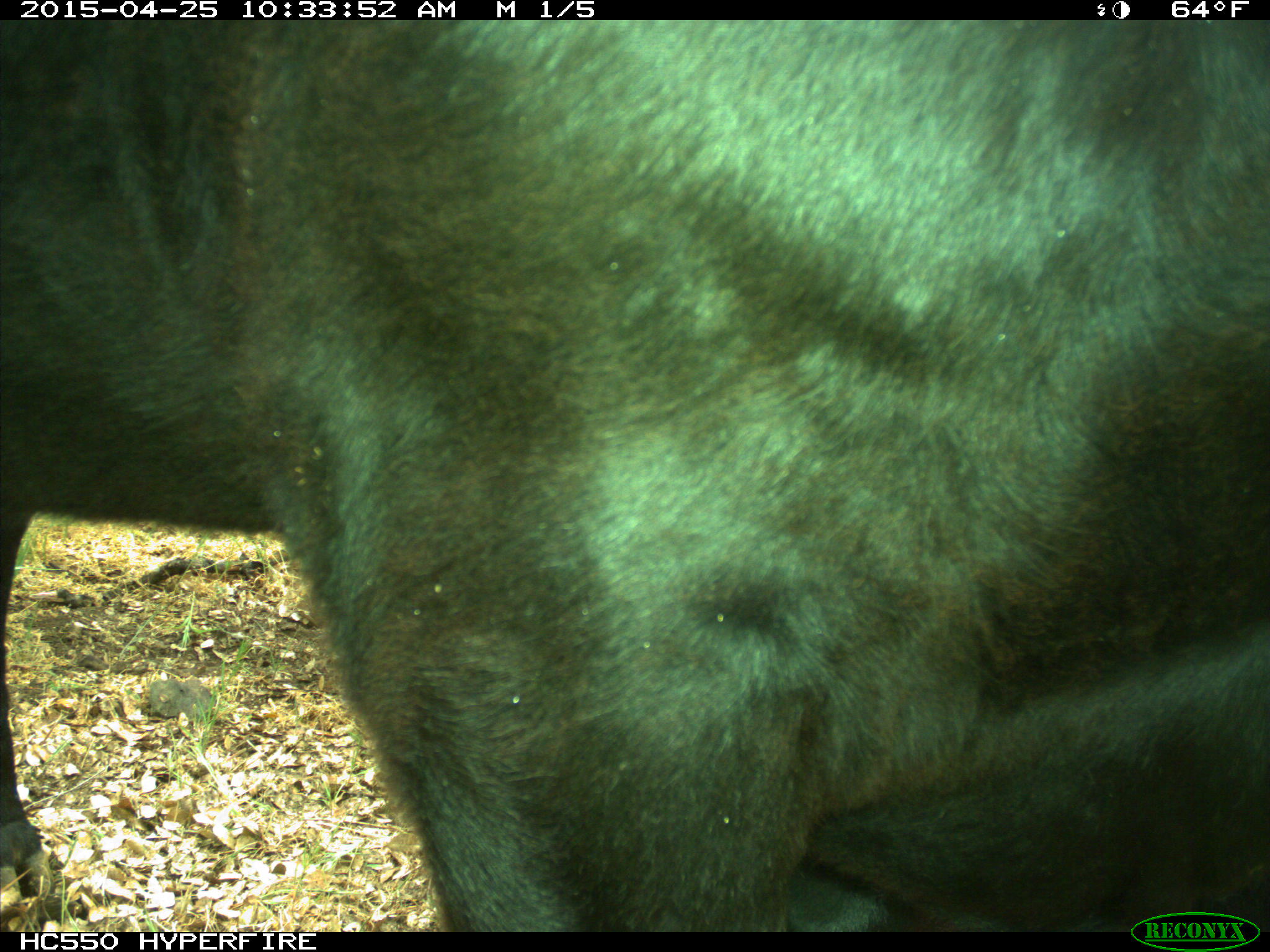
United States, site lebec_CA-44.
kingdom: Animalia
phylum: Chordata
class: Mammalia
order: Artiodactyla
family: Suidae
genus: Sus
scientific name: Sus scrofa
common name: wild boar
Sus scrofa (wild boar).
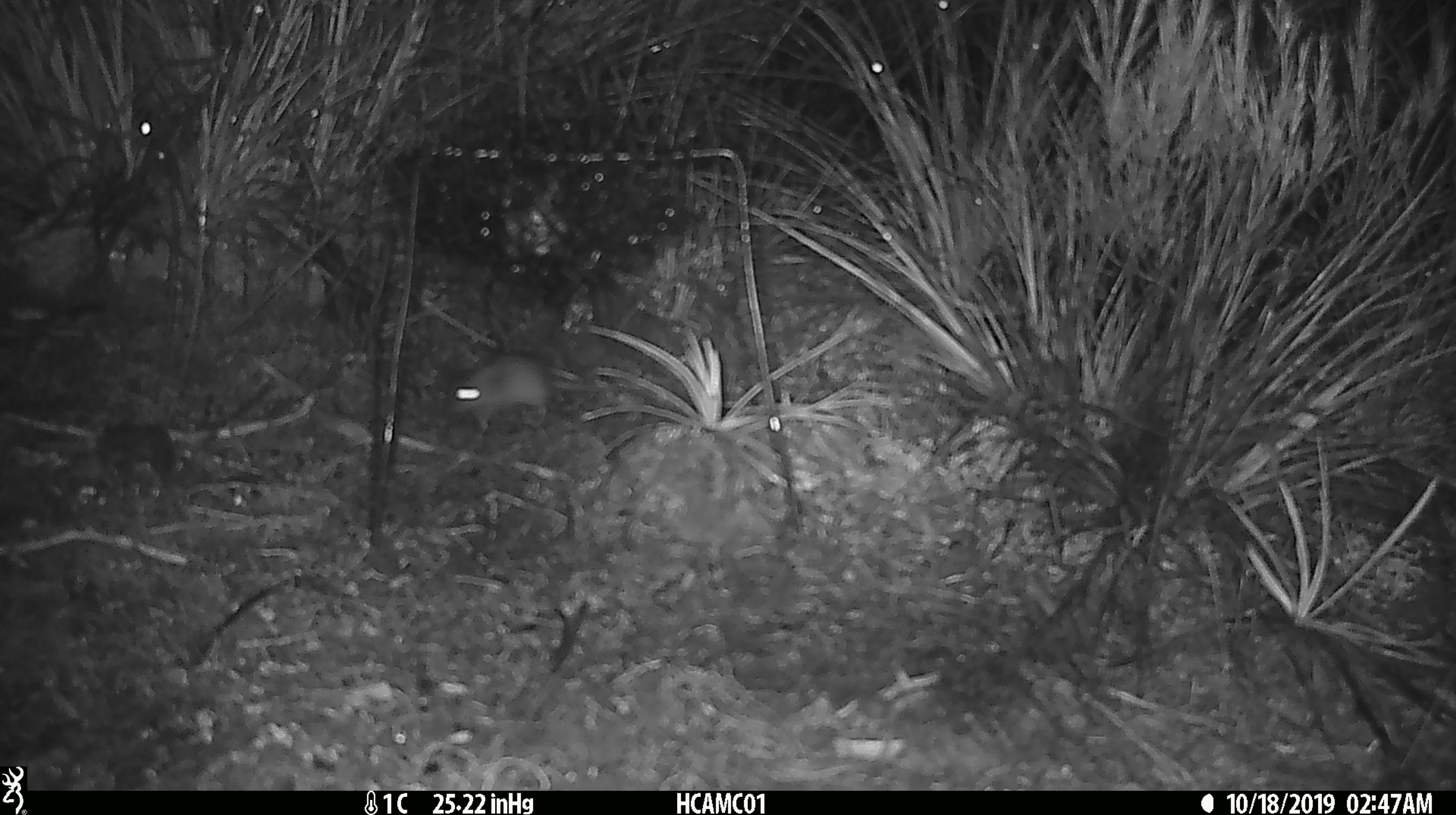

** Your task **
Output every record above exactly, leaving out the pictures.

** Response box **
United States, site lebec_CA-44.
kingdom: Animalia
phylum: Chordata
class: Mammalia
order: Artiodactyla
family: Suidae
genus: Sus
scientific name: Sus scrofa
common name: wild boar
Sus scrofa (wild boar).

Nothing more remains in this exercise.